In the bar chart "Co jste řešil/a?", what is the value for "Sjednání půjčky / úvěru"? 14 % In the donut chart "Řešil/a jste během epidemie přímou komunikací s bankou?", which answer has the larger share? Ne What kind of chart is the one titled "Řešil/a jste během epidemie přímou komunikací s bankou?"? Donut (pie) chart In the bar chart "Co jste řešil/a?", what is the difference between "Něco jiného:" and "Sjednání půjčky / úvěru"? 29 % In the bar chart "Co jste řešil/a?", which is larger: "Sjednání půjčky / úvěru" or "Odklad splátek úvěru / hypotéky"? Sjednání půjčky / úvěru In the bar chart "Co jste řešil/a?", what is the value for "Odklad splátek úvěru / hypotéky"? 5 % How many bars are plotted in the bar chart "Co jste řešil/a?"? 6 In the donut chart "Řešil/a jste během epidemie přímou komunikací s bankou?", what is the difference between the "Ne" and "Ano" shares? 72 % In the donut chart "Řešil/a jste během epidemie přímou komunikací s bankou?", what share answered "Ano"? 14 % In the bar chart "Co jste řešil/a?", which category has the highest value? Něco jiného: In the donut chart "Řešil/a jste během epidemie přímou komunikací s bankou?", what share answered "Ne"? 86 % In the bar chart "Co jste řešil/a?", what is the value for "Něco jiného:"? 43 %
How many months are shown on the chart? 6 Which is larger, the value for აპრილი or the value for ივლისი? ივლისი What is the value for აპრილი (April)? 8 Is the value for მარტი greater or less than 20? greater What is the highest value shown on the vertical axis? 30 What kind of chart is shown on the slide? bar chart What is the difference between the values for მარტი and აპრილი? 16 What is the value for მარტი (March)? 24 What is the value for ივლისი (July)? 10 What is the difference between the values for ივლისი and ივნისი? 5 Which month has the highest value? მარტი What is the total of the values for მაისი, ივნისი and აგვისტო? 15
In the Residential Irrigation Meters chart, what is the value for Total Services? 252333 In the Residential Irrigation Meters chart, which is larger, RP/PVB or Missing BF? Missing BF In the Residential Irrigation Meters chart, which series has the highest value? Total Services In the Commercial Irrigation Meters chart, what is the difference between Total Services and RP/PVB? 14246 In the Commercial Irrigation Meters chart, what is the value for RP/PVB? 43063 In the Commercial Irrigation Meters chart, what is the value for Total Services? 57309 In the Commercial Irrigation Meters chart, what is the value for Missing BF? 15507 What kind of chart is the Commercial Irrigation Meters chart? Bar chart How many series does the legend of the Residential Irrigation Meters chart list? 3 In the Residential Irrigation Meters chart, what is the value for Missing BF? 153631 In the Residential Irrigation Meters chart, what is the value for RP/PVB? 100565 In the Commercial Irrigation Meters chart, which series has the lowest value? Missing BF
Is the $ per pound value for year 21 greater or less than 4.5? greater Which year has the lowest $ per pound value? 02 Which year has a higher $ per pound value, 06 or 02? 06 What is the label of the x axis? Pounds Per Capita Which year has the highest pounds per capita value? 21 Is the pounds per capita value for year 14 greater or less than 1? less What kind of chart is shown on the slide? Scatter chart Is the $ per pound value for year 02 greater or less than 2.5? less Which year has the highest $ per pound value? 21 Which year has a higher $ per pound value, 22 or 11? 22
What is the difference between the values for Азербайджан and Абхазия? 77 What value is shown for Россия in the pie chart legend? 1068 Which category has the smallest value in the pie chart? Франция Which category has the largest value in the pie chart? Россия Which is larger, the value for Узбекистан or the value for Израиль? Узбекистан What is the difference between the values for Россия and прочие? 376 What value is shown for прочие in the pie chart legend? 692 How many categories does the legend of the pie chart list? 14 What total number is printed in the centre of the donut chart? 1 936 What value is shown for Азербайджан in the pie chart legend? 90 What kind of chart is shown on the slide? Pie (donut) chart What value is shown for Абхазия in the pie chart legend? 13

════════

| Что сделать |
Выпишите целиком все строки выше, в которых встречается слово «greater».

| Ответ |
How many months are shown on the chart? 6 Which is larger, the value for აპრილი or the value for ივლისი? ივლისი What is the value for აპრილი (April)? 8 Is the value for მარტი greater or less than 20? greater What is the highest value shown on the vertical axis? 30 What kind of chart is shown on the slide? bar chart What is the difference between the values for მარტი and აპრილი? 16 What is the value for მარტი (March)? 24 What is the value for ივლისი (July)? 10 What is the difference between the values for ივლისი and ივნისი? 5 Which month has the highest value? მარტი What is the total of the values for მაისი, ივნისი and აგვისტო? 15
Is the $ per pound value for year 21 greater or less than 4.5? greater Which year has the lowest $ per pound value? 02 Which year has a higher $ per pound value, 06 or 02? 06 What is the label of the x axis? Pounds Per Capita Which year has the highest pounds per capita value? 21 Is the pounds per capita value for year 14 greater or less than 1? less What kind of chart is shown on the slide? Scatter chart Is the $ per pound value for year 02 greater or less than 2.5? less Which year has the highest $ per pound value? 21 Which year has a higher $ per pound value, 22 or 11? 22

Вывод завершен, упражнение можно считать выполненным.